── Given data

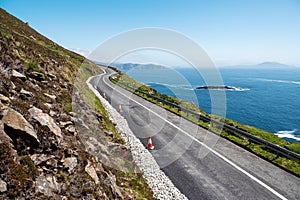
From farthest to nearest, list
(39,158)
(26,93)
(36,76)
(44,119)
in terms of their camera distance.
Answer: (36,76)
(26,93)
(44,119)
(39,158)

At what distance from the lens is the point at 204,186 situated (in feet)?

────
── Given data

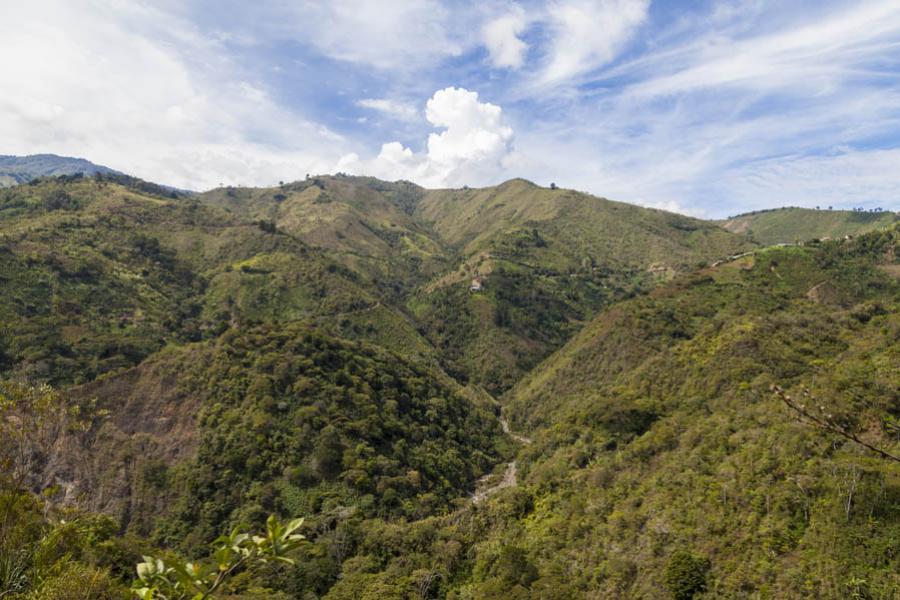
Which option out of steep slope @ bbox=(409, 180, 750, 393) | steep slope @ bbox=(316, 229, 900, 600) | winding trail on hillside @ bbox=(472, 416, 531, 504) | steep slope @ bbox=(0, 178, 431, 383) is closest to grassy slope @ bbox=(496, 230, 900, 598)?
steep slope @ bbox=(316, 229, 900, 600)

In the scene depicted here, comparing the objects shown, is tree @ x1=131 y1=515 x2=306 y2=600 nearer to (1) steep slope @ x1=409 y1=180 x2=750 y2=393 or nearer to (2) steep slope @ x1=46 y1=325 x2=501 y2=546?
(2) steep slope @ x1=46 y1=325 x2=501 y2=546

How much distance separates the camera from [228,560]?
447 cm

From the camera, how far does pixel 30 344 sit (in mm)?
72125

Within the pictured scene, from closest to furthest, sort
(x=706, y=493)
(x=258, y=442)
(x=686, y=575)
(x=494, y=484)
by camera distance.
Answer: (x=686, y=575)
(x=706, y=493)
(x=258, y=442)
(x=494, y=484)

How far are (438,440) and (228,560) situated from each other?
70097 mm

────
── Given data

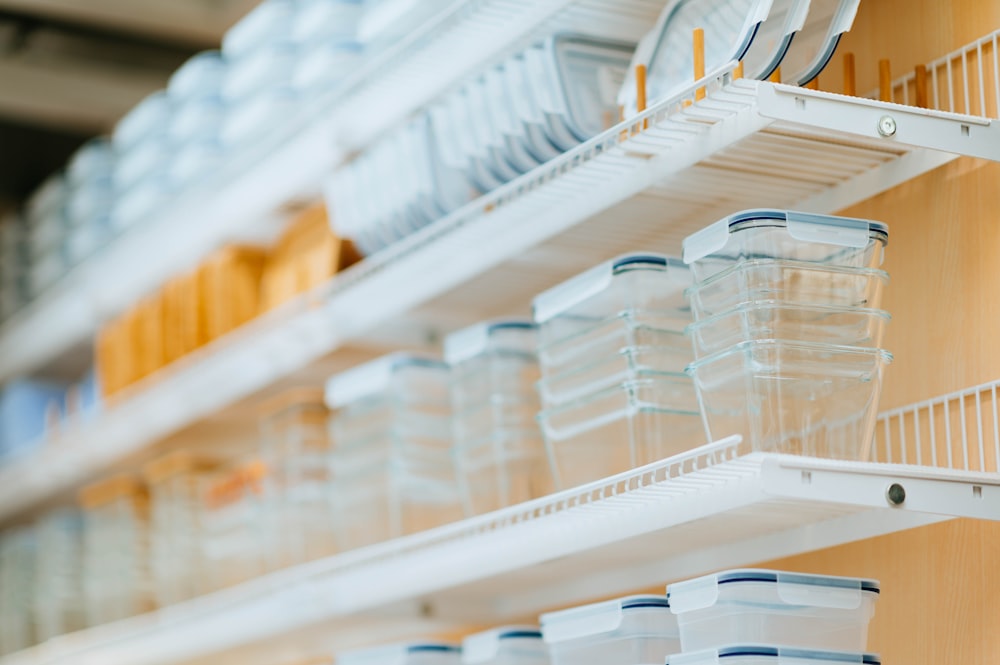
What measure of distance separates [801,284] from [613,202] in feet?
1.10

────

Pull together every line in the entries above that contains the word "steep".

Which option out of steep slope @ bbox=(409, 180, 750, 393) | steep slope @ bbox=(316, 229, 900, 600) | winding trail on hillside @ bbox=(472, 416, 531, 504) | steep slope @ bbox=(0, 178, 431, 383) is closest to grassy slope @ bbox=(496, 230, 900, 598)?
steep slope @ bbox=(316, 229, 900, 600)
In the scene depicted here, comparing the objects shown, is tree @ x1=131 y1=515 x2=306 y2=600 nearer to (1) steep slope @ x1=409 y1=180 x2=750 y2=393 or nearer to (2) steep slope @ x1=46 y1=325 x2=501 y2=546?
(2) steep slope @ x1=46 y1=325 x2=501 y2=546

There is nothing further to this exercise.